Total RNA was extracted from fibroblasts (RNeasyMini Kit, Quiagen Operon, Cologne, Germany) and treated with DNase for 20 min (RNase free DNase, Quiagen Operon, Cologne, Germany) in order to avoid amplification by contaminating genomic DNA. Concentration and purity of RNA was determined by measuring absorbance at 260 nm and 280 nm in a biophotometer (Eppendorf, Köln, Germany). Synthesis of cDNA was catalyzed by SuperScript II RNase H-reverse transcriptase-system (Invitrogen, Carlsbad, CA, USA).
Primers and probes for TaqManR analysis
Quantification of cyclophilin (hCYP), type IA1 collagen, type IIIA1 collagen, estrogen receptor 1 and 2 (ESR1 and ESR2) and MMP-2 was performed by real time analysis with the ABI Prism 7700 Sequence Detection System (Applied Biosystems, Forster City, CA, USA). PCR reactions were performed in a 96 well microtiter plate with TaqMan universal PCR master mixture (Perkin-Elmer Biosystems) and Platinium Taq-polymerase (Platinium Quantitative PCR SuperMix-UDG, Invitrogen, Carlsbad, CA, USA) under the following conditions: after 2 min at 50°C and 10 min at 95°C samples were submitted to 40 cycles with each cycle consisting of a denaturizing step at 95°C for 15s followed by an annealing step at 60°C for 1 min. Analyses were performed in duplicate. N-uracil-glycosylase restriction was performed to avoid contamination of the sample DNA with other DNA amplificates.
Type 1A1 and Type IIIA1 Collagen Gene, estrogen receptor 1 and 2 (ESR1 and ESR2):
Levels of mRNA for type IA1 and IIIA1 collagen, ESR1 and ESR2 are expressed semiquantitatively in relative copy numbers normalized against the housekeeping gene cyclophilin (comparative CT method).

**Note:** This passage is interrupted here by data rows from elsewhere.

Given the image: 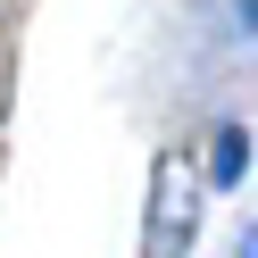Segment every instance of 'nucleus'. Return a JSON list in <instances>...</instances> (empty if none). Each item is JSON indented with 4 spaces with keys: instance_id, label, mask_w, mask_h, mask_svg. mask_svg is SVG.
<instances>
[{
    "instance_id": "obj_1",
    "label": "nucleus",
    "mask_w": 258,
    "mask_h": 258,
    "mask_svg": "<svg viewBox=\"0 0 258 258\" xmlns=\"http://www.w3.org/2000/svg\"><path fill=\"white\" fill-rule=\"evenodd\" d=\"M200 241V175H191V158H158L150 175V208H142V250L150 258H175Z\"/></svg>"
},
{
    "instance_id": "obj_2",
    "label": "nucleus",
    "mask_w": 258,
    "mask_h": 258,
    "mask_svg": "<svg viewBox=\"0 0 258 258\" xmlns=\"http://www.w3.org/2000/svg\"><path fill=\"white\" fill-rule=\"evenodd\" d=\"M250 175V134L241 125H217V142H208V183H241Z\"/></svg>"
},
{
    "instance_id": "obj_3",
    "label": "nucleus",
    "mask_w": 258,
    "mask_h": 258,
    "mask_svg": "<svg viewBox=\"0 0 258 258\" xmlns=\"http://www.w3.org/2000/svg\"><path fill=\"white\" fill-rule=\"evenodd\" d=\"M217 34L233 50H258V0H217Z\"/></svg>"
},
{
    "instance_id": "obj_4",
    "label": "nucleus",
    "mask_w": 258,
    "mask_h": 258,
    "mask_svg": "<svg viewBox=\"0 0 258 258\" xmlns=\"http://www.w3.org/2000/svg\"><path fill=\"white\" fill-rule=\"evenodd\" d=\"M0 117H9V67H0Z\"/></svg>"
},
{
    "instance_id": "obj_5",
    "label": "nucleus",
    "mask_w": 258,
    "mask_h": 258,
    "mask_svg": "<svg viewBox=\"0 0 258 258\" xmlns=\"http://www.w3.org/2000/svg\"><path fill=\"white\" fill-rule=\"evenodd\" d=\"M9 17H17V0H0V25H9Z\"/></svg>"
}]
</instances>
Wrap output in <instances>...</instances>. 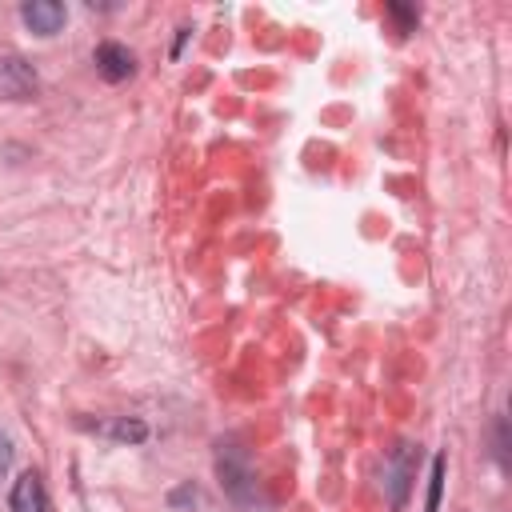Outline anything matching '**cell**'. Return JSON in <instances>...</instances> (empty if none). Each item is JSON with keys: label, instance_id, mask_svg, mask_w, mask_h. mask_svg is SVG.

Levels of mRNA for MMP-2 were expressed in ng/μg RNA as absolute quantification. To this end a standard curve from serial dilutions of a purified target-specific cDNA was performed for each PCR reaction. cDNA probes were obtained by amplification, cloning into a pGEMT Vector, preparation of plasmid DNA and sequencing.
Data analysis was performed by the Sequence Detection System Software, Version 1.6 (Applied Biosystems, Forster City, CA, USA).
Explorative analysis of data was performed using Statistical Package for Social Sciences (SPSS®) – software. The statistical analysis compared three independent experiments and data were organized according to type of primary fibroblast cell culture and β-estradiol stimulation. P values less than 0.05 were considered to be significant. All data are presented as mean values +/- standard deviation.
This work was supported by IZKF-BIOMAT, RWTH-Aachen, project no. NTV 41 and by the German Research Association (Deutsche Forschungsgemeinschaft, DFG, grant No. KL 1320/2-1 and No. JA 1123/1-1).